Ao JOTA, advogados com experiência em processos semelhantes avaliaram ser equivocada a interpretação feita pelo TJSP em relação ao prazo prescricional da ação, com riscos de trazer uma insegurança jurídica ao dispositivo e impulsionar a censura e autocensura de veículos de comunicação.

Para Marco Antonio Sabino, sócio da área de Mídia e Internet de Mannrich e Vasconcelos Advogados, o ordenamento jurídico brasileiro considera que se não houve uma tentativa de indenização dentro de três anos, é porque isso não fez falta ao requerente.

“Sem esse instrumento, uma pessoa vai ficar a vida toda pensando que pode ser processada por situações passadas. As causas de imprescritibilidade precisam estar expressas em lei, como é o caso de crime de racismo e terrorismo. Ofensas na internet não são esse tipo de causa. O TJSP, com essa decisão, está criando imprescritibilidade fora das questões constitucionais”, disse.

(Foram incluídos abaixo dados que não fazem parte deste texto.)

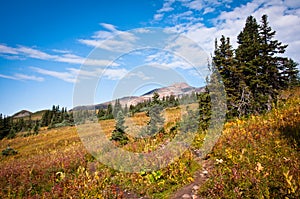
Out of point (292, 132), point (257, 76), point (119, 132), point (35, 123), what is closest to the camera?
point (292, 132)

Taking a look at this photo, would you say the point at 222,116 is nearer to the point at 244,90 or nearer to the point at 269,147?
the point at 244,90

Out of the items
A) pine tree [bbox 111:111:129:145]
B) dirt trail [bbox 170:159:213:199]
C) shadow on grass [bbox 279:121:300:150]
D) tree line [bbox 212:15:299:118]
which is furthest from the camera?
tree line [bbox 212:15:299:118]

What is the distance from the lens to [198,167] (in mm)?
9297

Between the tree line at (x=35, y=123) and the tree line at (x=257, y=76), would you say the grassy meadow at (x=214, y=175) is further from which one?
the tree line at (x=35, y=123)

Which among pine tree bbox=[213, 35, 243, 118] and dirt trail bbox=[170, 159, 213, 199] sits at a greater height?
pine tree bbox=[213, 35, 243, 118]

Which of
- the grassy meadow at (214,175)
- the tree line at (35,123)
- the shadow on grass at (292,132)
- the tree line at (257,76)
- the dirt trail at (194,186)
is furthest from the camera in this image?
the tree line at (35,123)

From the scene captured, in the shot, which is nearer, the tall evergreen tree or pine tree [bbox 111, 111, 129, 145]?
pine tree [bbox 111, 111, 129, 145]

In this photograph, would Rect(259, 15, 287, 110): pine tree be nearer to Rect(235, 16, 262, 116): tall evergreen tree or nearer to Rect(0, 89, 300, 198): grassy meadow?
Rect(235, 16, 262, 116): tall evergreen tree

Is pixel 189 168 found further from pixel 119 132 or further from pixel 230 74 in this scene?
pixel 230 74

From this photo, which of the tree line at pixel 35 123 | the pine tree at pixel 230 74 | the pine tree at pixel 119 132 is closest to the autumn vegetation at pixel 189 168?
the pine tree at pixel 119 132

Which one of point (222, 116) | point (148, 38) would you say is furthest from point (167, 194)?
point (222, 116)

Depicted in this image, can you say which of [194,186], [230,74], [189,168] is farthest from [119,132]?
[230,74]

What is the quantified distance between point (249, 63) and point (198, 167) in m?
16.4

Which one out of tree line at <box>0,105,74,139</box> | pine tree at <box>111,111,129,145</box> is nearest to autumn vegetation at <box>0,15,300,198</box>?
pine tree at <box>111,111,129,145</box>
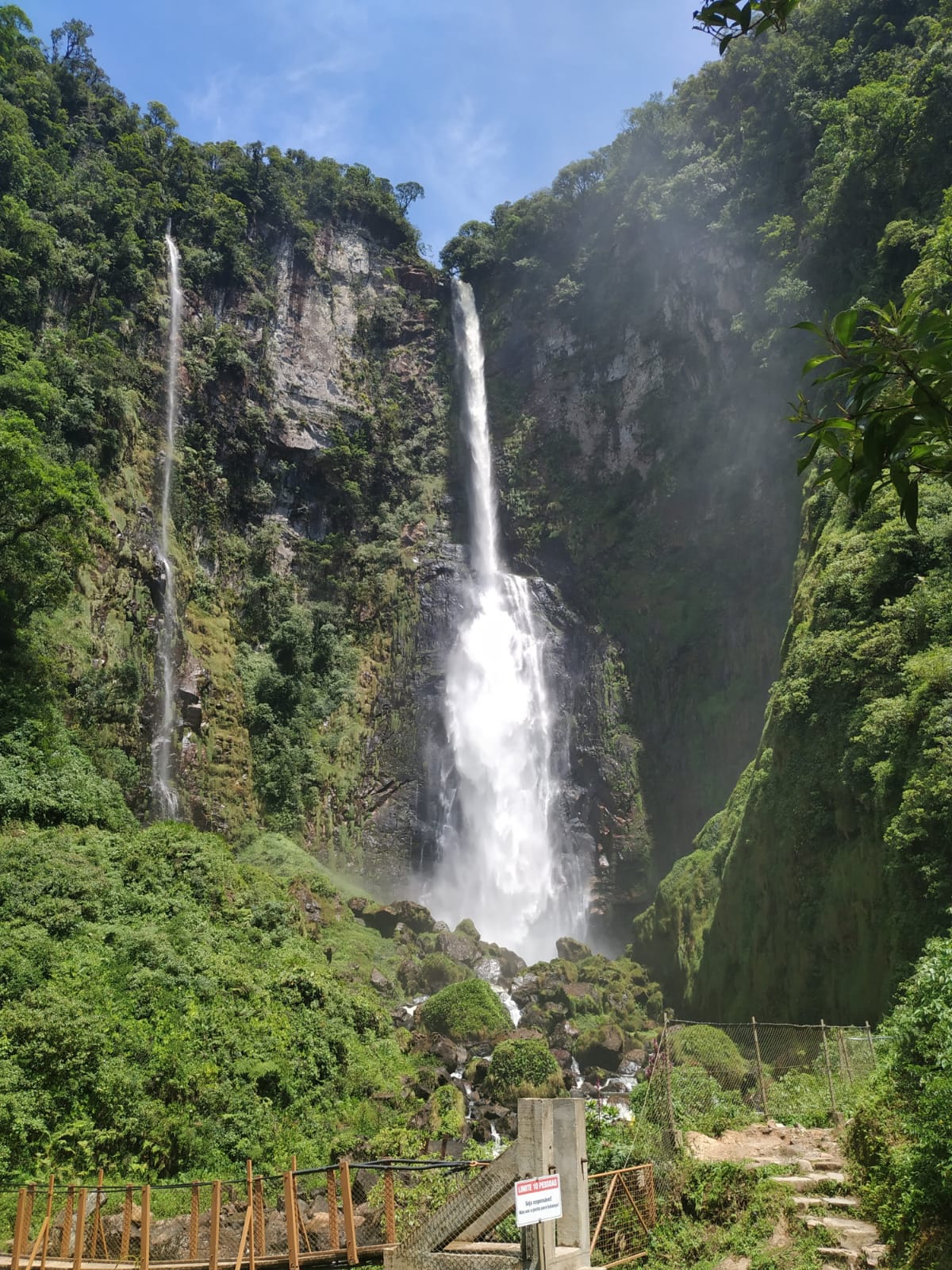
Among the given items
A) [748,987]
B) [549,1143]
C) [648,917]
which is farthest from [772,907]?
[549,1143]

Entendimento semelhante tem André Marsiglia, advogado constitucionalista especializado em liberdade de expressão, para quem essa visão é “maléfica à democracia e pouco afeita à defesa da livre expressão, uma vez que inibe que os veículos disponibilizem seus acervos impressos, pune os veículos que democratizam seus conteúdos na internet, e, de quebra, acarreta uma imensa insegurança jurídica, pois, na prática, extingue o instituto da prescrição para os veículos e conteúdos digitais”.

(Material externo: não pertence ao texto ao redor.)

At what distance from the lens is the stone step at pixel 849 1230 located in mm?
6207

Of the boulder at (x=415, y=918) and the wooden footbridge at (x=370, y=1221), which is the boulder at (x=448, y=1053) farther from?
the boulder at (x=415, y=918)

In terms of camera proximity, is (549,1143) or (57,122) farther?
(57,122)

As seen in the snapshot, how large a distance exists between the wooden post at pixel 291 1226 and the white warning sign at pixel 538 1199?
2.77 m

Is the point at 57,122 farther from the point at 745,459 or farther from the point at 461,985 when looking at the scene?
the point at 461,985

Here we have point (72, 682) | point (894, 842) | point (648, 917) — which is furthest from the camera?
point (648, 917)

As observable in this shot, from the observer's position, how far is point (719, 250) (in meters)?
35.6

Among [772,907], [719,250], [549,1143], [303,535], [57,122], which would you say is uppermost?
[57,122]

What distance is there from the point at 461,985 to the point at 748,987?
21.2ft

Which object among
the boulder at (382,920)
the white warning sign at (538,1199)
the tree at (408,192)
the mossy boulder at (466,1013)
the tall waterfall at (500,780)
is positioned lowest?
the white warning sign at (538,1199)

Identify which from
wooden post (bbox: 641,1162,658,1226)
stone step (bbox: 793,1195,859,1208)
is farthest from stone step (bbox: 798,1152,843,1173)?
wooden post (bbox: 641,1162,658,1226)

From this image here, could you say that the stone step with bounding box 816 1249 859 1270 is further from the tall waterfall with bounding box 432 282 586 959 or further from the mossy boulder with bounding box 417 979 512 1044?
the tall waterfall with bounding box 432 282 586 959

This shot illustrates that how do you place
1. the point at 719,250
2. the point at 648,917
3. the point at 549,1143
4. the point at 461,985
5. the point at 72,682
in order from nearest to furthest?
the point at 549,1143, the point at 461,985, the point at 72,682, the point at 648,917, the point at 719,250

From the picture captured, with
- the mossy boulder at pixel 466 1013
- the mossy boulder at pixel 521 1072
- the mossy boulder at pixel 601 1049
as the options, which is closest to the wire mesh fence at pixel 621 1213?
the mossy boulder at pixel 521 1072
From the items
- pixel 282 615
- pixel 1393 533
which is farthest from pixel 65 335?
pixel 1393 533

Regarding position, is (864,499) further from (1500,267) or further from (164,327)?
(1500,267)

Na avaliação de Sabino, uma decisão como essa, pode acarretar em autocensura uma vez que, se o veículo de comunicação presumir que será possível responder judicialmente por conteúdo publicado há 20 anos, isso vai terminar com a decisão pela não publicação — prejudicando a liberdade de imprensa.

“Não há nenhuma diferença entre o fato de o conteúdo estar na internet e estar em um livro na biblioteca. O problema na internet não é o conteúdo, é o alcance. O conteúdo está sempre lá. Se não tiver data limite para os direitos de reparação isso, no fim das contas, vai implicar em um maior receio de publicar certos conteúdos”.

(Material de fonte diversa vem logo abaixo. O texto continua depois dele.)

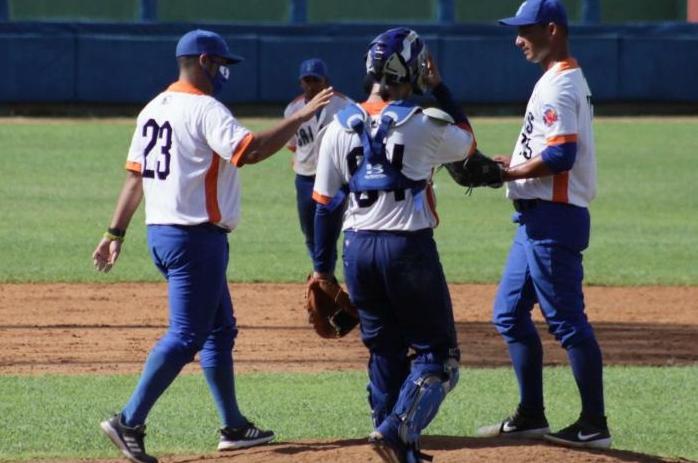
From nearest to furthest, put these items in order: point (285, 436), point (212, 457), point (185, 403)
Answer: point (212, 457), point (285, 436), point (185, 403)

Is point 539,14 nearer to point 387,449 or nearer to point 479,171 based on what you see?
point 479,171

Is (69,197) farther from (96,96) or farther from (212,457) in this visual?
(212,457)

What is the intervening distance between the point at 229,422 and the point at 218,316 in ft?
1.71

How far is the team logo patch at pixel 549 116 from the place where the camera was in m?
6.81

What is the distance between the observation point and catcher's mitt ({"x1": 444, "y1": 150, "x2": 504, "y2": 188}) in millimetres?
6742

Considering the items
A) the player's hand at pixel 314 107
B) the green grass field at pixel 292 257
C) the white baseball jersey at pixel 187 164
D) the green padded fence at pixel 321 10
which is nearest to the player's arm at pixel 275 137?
the player's hand at pixel 314 107

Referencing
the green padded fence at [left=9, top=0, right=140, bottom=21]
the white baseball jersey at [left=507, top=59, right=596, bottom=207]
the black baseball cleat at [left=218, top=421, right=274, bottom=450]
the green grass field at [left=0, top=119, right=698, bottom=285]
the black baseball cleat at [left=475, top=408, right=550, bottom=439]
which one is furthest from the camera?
the green padded fence at [left=9, top=0, right=140, bottom=21]

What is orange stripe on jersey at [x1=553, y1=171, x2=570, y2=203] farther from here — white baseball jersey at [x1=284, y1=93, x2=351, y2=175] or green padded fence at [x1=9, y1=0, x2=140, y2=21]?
green padded fence at [x1=9, y1=0, x2=140, y2=21]

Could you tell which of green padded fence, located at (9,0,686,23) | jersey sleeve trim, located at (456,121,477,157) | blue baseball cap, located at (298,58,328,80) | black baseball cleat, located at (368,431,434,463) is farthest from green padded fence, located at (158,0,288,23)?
black baseball cleat, located at (368,431,434,463)

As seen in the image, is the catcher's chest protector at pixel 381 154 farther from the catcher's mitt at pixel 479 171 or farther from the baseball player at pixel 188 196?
the catcher's mitt at pixel 479 171

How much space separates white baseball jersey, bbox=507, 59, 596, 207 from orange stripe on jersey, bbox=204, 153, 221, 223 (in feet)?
4.67

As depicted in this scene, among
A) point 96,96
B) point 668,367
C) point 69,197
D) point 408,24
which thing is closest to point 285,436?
point 668,367

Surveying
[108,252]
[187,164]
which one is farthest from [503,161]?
[108,252]

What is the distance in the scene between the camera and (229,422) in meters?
7.10
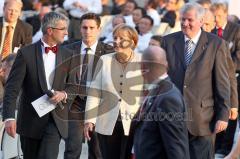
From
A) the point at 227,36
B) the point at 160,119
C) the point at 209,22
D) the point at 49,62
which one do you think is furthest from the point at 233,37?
the point at 160,119

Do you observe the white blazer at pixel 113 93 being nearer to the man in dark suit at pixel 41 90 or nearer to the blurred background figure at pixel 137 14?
the man in dark suit at pixel 41 90

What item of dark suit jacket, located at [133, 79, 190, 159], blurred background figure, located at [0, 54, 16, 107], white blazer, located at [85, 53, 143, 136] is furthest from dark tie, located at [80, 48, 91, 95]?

De acordo com Marsiglia, essa decisão adotada pelo TJSP não é inédita e vai na contramão das legislações. “Infelizmente tem pipocado decisões assim, por não entender ainda o Judiciário como lidar com tais conteúdos e plataformas, por não compreender a dinâmica da imprensa digital”, afirma.

Fabricio Polido, professor associado da Faculdade de Direito da UFMG e sócio de Inovação e Tecnologia no L.O. Baptista, pontuou que mesmo em reportagens divulgadas na internet, o prazo precisa ser observado porque o conteúdo está disponível desde o momento de sua publicação.

“Essa é a data em que o público tomou conhecimento a respeito desses fatos. Em segundo lugar, no Brasil não há uma distinção muito clara a respeito da data específica da publicação ou da data em que a vítima do alegado ilícito sofreu com maior intensidade os prejuízos decorrentes da publicação. Por isso, segue-se o primeiro”, avaliou.